Withdrawals From AIM ...
Thanks Again for your comments Bernie, which raise some questions in my mind. In particular how does one handle a withdrawal in AIM?
First a point of definition however. I do not consider commissions to be a withdrawal (though perhaps they should be?) in the same way that I do not consider interest income on the cash balance or dividend income from the stocks as deposits. To me all of these things are items which only affect the cash balance whereas deposits and withdrawals should (normally) affect both cash and stock holdings and therefore indirectly, the portfolio control.
I view an AIM account as a combination of both cash and stocks. Therefore any withdrawal from an AIM account should reduce both the cash balance and the stock holdings except perhaps in some very unusual situations. For example if the proportion of cash were too high with respect to the current Idiot Wave recommendations and would still remain too high even if the full amount of the withdrawal were taken from cash then in this case I could see no reduction in the stock value. However even then I could see a possible change in the portfolio value.
Before going into more detail however let me first say that this is mostly an academic question to me. In practice any withdrawals that I make are complete withdrawals which in effect close the AIM account. Even though one can imagine the need for a partial withdrawal (e.g. to pay a tax liability on the gains within the AIM account) so far I have not had to do so.
Consider the following situation. I have an AIM account worth a total of $20,000 of which $6,000 is in cash and $14,000 is in stocks.

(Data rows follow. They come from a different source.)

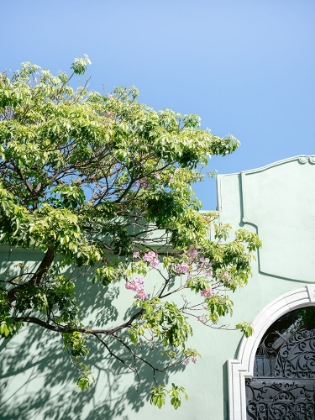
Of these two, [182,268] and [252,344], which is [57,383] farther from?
[252,344]

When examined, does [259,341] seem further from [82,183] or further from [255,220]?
[82,183]

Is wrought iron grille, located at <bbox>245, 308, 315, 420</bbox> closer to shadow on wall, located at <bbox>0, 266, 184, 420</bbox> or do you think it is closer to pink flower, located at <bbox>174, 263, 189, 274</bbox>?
shadow on wall, located at <bbox>0, 266, 184, 420</bbox>

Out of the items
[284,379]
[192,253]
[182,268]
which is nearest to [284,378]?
[284,379]

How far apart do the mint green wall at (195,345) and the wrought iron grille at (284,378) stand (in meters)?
0.63

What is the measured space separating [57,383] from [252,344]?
3.11 meters

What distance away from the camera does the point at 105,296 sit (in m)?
8.28

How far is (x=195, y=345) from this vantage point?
8008 mm

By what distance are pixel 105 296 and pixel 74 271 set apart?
0.66 metres

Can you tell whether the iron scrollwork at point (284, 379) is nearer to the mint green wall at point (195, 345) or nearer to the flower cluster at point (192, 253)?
the mint green wall at point (195, 345)

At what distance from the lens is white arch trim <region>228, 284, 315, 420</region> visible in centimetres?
764

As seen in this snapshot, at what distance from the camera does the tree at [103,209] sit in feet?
19.4

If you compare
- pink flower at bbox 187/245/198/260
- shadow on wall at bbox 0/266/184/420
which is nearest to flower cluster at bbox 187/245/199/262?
pink flower at bbox 187/245/198/260

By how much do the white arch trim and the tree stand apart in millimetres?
856

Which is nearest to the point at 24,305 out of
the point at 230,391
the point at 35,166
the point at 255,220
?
the point at 35,166
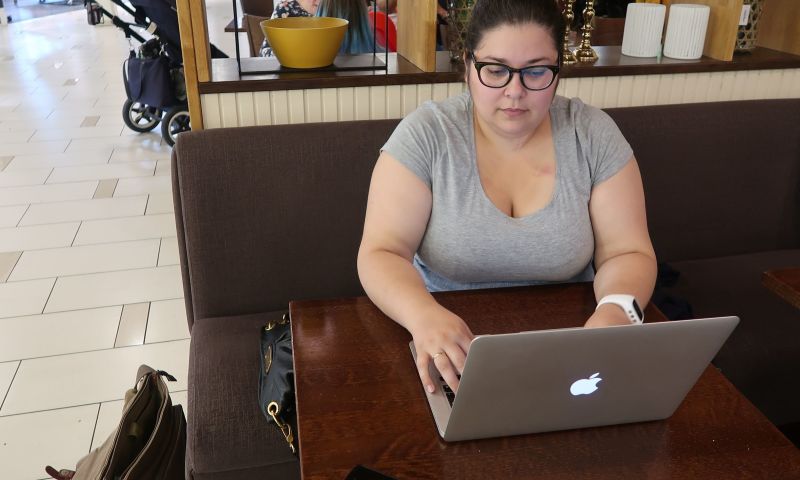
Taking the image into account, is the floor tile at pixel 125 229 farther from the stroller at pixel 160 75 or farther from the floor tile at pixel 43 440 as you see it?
the floor tile at pixel 43 440

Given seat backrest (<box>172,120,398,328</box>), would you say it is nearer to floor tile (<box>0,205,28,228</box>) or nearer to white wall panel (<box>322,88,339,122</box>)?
white wall panel (<box>322,88,339,122</box>)

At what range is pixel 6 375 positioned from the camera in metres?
2.26

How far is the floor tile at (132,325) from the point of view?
8.11 ft

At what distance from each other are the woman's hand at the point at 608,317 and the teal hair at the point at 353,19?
6.25ft

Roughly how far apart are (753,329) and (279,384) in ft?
4.24

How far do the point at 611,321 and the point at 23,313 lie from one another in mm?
2340

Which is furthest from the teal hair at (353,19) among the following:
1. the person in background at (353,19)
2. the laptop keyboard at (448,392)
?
the laptop keyboard at (448,392)

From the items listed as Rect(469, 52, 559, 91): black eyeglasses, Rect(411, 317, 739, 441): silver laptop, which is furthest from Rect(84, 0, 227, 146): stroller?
Rect(411, 317, 739, 441): silver laptop

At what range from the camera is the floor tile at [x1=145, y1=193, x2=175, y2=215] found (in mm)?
3611

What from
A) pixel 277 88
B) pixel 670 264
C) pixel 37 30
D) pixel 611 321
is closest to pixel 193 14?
pixel 277 88

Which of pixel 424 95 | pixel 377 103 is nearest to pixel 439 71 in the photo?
pixel 424 95

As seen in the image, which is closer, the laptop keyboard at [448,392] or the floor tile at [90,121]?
the laptop keyboard at [448,392]

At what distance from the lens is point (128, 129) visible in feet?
16.6

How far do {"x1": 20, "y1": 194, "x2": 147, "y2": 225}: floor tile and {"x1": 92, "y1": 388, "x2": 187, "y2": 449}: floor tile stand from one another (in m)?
1.61
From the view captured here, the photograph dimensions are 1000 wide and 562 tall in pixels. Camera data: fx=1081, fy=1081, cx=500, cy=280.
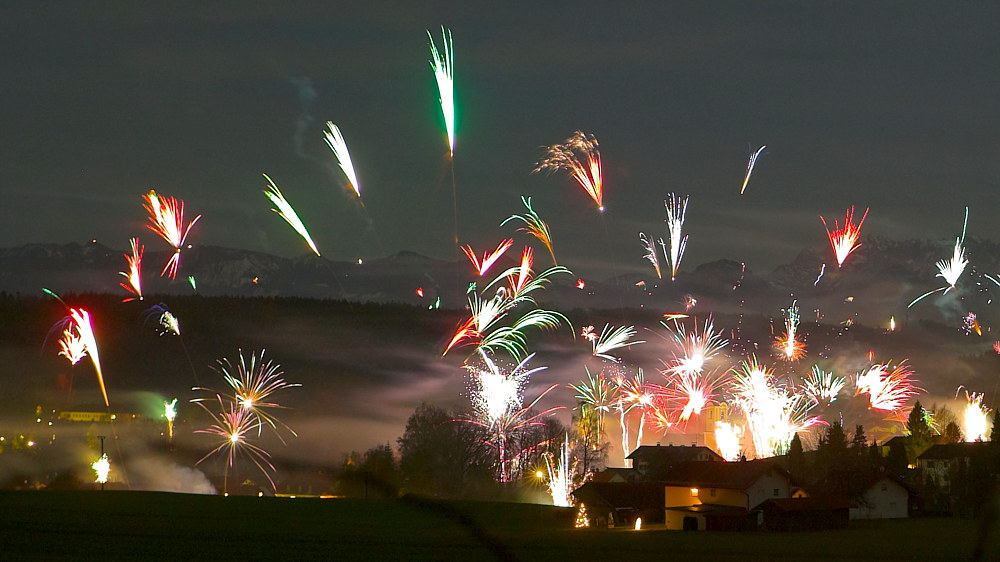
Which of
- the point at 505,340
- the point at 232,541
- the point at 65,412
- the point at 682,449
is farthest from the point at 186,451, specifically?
the point at 232,541

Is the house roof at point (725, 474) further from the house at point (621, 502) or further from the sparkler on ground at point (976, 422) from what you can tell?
the sparkler on ground at point (976, 422)

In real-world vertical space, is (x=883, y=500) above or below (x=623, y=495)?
below

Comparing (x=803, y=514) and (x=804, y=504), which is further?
(x=804, y=504)

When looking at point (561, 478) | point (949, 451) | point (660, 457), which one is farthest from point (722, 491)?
point (949, 451)

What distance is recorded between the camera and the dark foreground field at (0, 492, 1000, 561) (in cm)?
3891

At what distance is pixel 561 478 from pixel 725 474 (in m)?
24.7

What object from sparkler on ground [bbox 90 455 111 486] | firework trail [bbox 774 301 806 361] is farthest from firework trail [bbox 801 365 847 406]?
sparkler on ground [bbox 90 455 111 486]

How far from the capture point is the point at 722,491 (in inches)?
2813

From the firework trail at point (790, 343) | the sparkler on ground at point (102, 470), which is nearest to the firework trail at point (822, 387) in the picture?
the firework trail at point (790, 343)

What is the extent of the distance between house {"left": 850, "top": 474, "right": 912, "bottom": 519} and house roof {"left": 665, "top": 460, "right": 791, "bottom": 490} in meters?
5.38

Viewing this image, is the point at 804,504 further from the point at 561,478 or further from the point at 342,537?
the point at 561,478

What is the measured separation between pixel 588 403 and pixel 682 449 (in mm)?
22619

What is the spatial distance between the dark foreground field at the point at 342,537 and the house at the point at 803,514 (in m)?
2.40

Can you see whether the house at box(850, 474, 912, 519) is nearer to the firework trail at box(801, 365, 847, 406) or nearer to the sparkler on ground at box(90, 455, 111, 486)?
the firework trail at box(801, 365, 847, 406)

The current portfolio control value is $15,000. It can be seen that this is a hold position if buy and sell SAFEs are both at 10%. I wish to withdraw $4,000 from this account.
Of course the first thing I think that one should do is to analyze the account and determine its current status. Then if there needs to be some kind of adjustment one should first effect a notional buy or sell and then make a notional adjustment to the portfolio control. At this point one could start with this notional account and determine how the withdrawal should be handled. These necessary notional steps should also be made. Then the net effect of the two notional steps could be implemented. This would, for example, lead us to sell 200 shares rather than buy 100 shares and then sell 300 shares.
In the above example I assume that such notional adjustments have already been made. Thus for example the proportion of cash to total value of 30% is within the acceptable range. How would AIMers effect this withdrawal? Below I present two possible methods. If the AIM method is not one of the two I would appreciate hearing how AIM handles this.
The Money Spinner method is explained below as Method A. I do not like it and probably would not use if I needed to make a partial withdrawal. Method B below is my own method and the one I will use unless and until someone can show me a better or more logical method. As noted above however this is not a big issue with me yet.
METHOD A
(1) Withdraw one half of the total withdrawal amount from cash. In our example this would mean withdrawing $2,000 from cash leaving a cash balance of $4,000.
(2) Sell shares in the amount of one half of the total withdrawal amount which in this case would reduce the total share value to $12,000.
(3) Reduce the Flow Limit (i.e. the Portfolio Control) by one half of the amount of the shares sold. In this case shares sold total $2,000 and so we would reduce the Portfolio Control by $1,000 to $14,000.
(4) Reduce the number of shares held by the number of shares sold.
(5) Revise the BUY and SELL orders on the basis of the new number of shares and the new Flow Limit.
NOTE: These last two items refer to the Money Spinner Method and were added only for completeness. I see two problems with this approach. First the proportion of cash in the AIM account has been reduced from 30% to 25% of the total value. Even if 30% had been enough prior to the withdrawal the resulting 25% may not be. Second the portfolio control has increased from 12/16 of the total account value to 14/16 of the total account value. Even if we modified this method to reduce the portfolio control by the full amount of the stock sale (as Bernie's note seems to imply) the portfolio control would still increase to 13/16 of the total account value. This change in balance of the portfolio control may or may not be an improvement but in any event we have altered the dynamics of the remaining portion of the account.
METHOD B
(1) Assume that this AIM account were really two separate AIM accounts, each with an identical history except that one of them started with an amount that has accumulated to a total account value of $16,000 and the other has accumulated to $4,000. Our $4,000 withdrawal is simply the complete closing of this second account.
(2) Since $4,000 is 20% of $20,000 we simply set our three target values for the remaining account to be 80% of the current account. Thus our new cash value will be $4,800 and the new stock value will be $11,200 and the new Portfolio Control will be $12,000.
(3) Thus withdraw $4,000 from cash and at the same time add $2,800 to cash by selling $2,800 worth of stock. We also reduce portfolio control by $3,000 which is (curiously) greater than the total actual amount of the stock sold.
I am curious to hear what AIMers think of these two methods and more curious to see what AIMers use if it is different from either of these methods.